Blasting caps thrown into the furnace of kids wandering the cleaner city streets alone, and there is no sign of Kerouac here, save for random photos in bars and that raw land rolling in one huge bulge which has roads leading back to the old directions, no broken down piers or signs of Dean in a crowd, as the children smile in the land where children are free and schools are open till they ride back home, and roads too systematized, and up in Lowell, over in Lowell, it’s a dream of this coast to roll to the other and back again, to find the end of the beginning, a mirror reflection and Burroughs is only sleeping with Dharma dreams and a methadone headache.
The clouds carry the senses to an ideal mimicked and morphed from the ideal set forth upon this continent by our forefathers, Neal, Jack and Allen. But who is left here to pick up the mantel when the trip is over, the bottle taken for gospel and the poems stopped? The readings are slower, less madness of creation and discomfort, the impetus of suffering recognized and digested, not fought over and made into holy writ. Where does the road begin when Jack was in Denver and moving West? Where is the ennui made, and the causeless movement found lacking, in need of piano chords in the dissonant night? Can we, as a the survivors of the word war be made whole again? Can we rise up from the ashes of the anti-poet Angelou to find again the restless travels which once made us whole?

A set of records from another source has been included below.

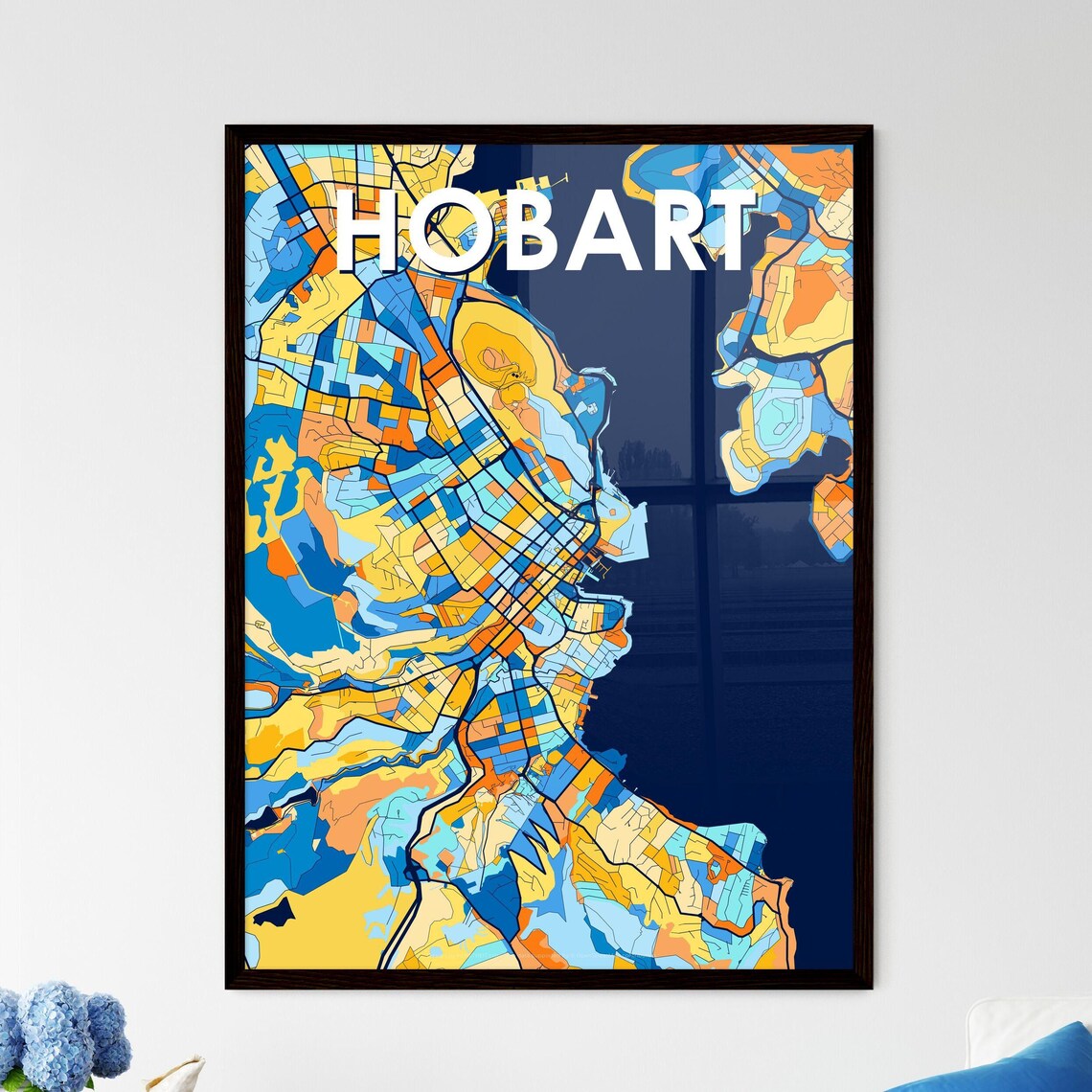 Hobart Australia Colorful Modern City Street Map Travel Decor Poster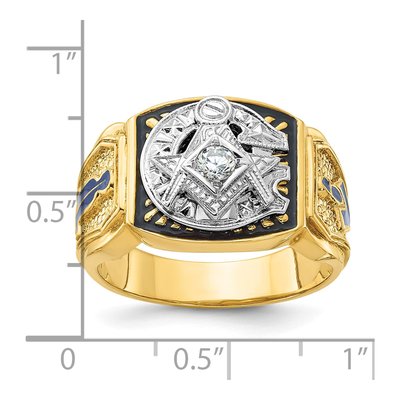 Men's 14K Two-Tone Gold Masonic Blue Lodge Diamond Ring Mounting – view 8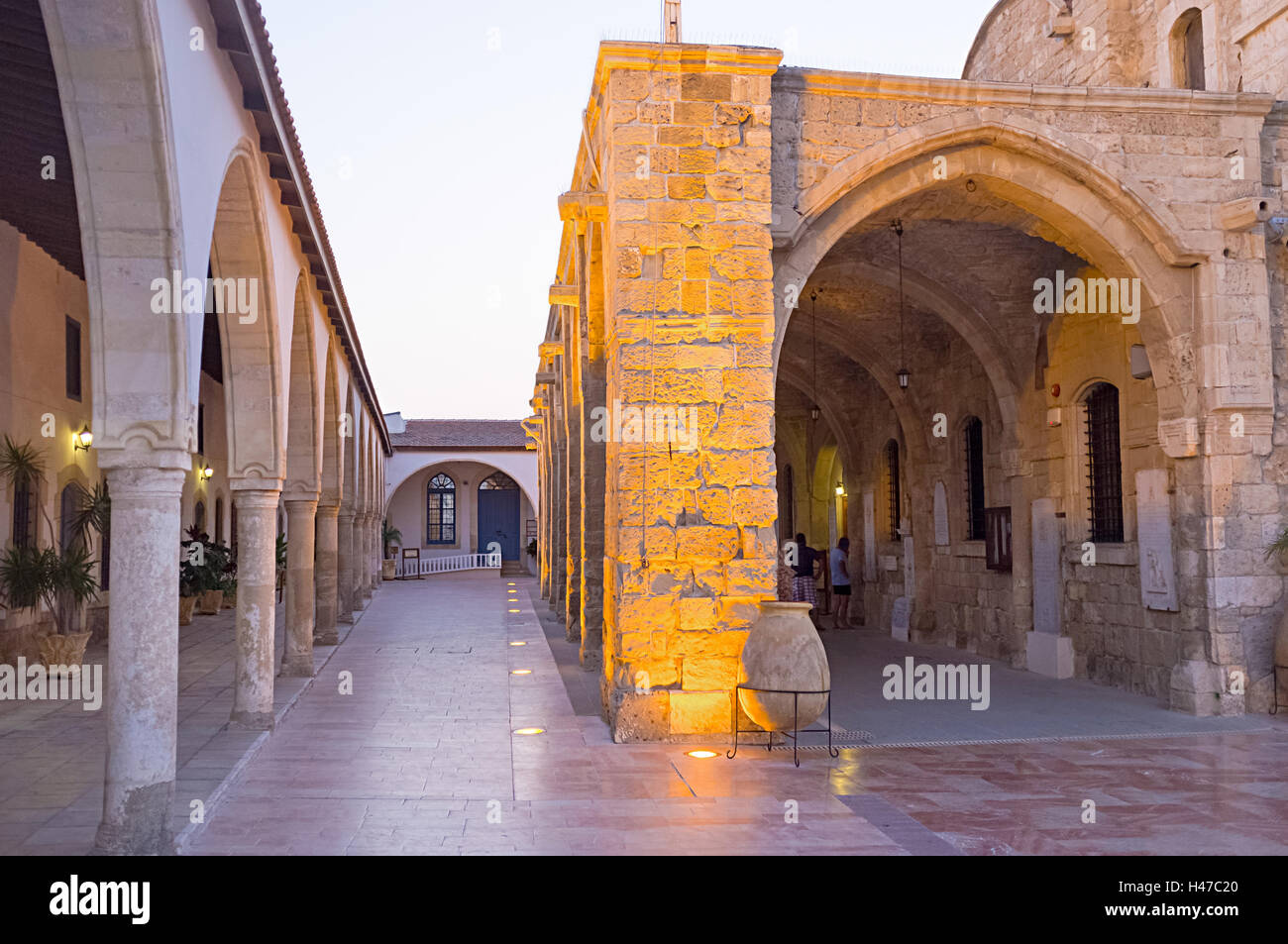 The courtyard between the entrance to the St Lazarus church and Ecclesiastical museum, surrounding the church, Larnaca, Cyprus. Stock Photo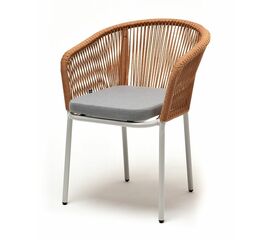 "Марсель" стул плетеный из роупа, каркас алюминий светло-серый (RAL7035) муар, роуп оранжевый меланж круглый, ткань светло-серая | Интернет магазин мебели и декора LifeDekor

We found ourselves in that same forest but both paths seem too well traveled, too much foot traffic has dulled the sense of being separate but common, and we must look back to where we came from, and the grasses growing over our steps and walk back again to find another, older, path to follow.
We can note the differences between modern and past by showing the verbiage used to describe the up and coming, the eternal movement from East to West and back again. Where are the madness monks to chant our way home; where is the Om to radiate new awareness? There are no signs of Jack or Allen or even old Neal here, save for a genetic memory plugged into a microphone and left in want for someone to take the helm, I think of Dean Moriarty the father Jack found, I even think of Old Dean Moriarty the impetus to a generation. I think of Dean Moriarty.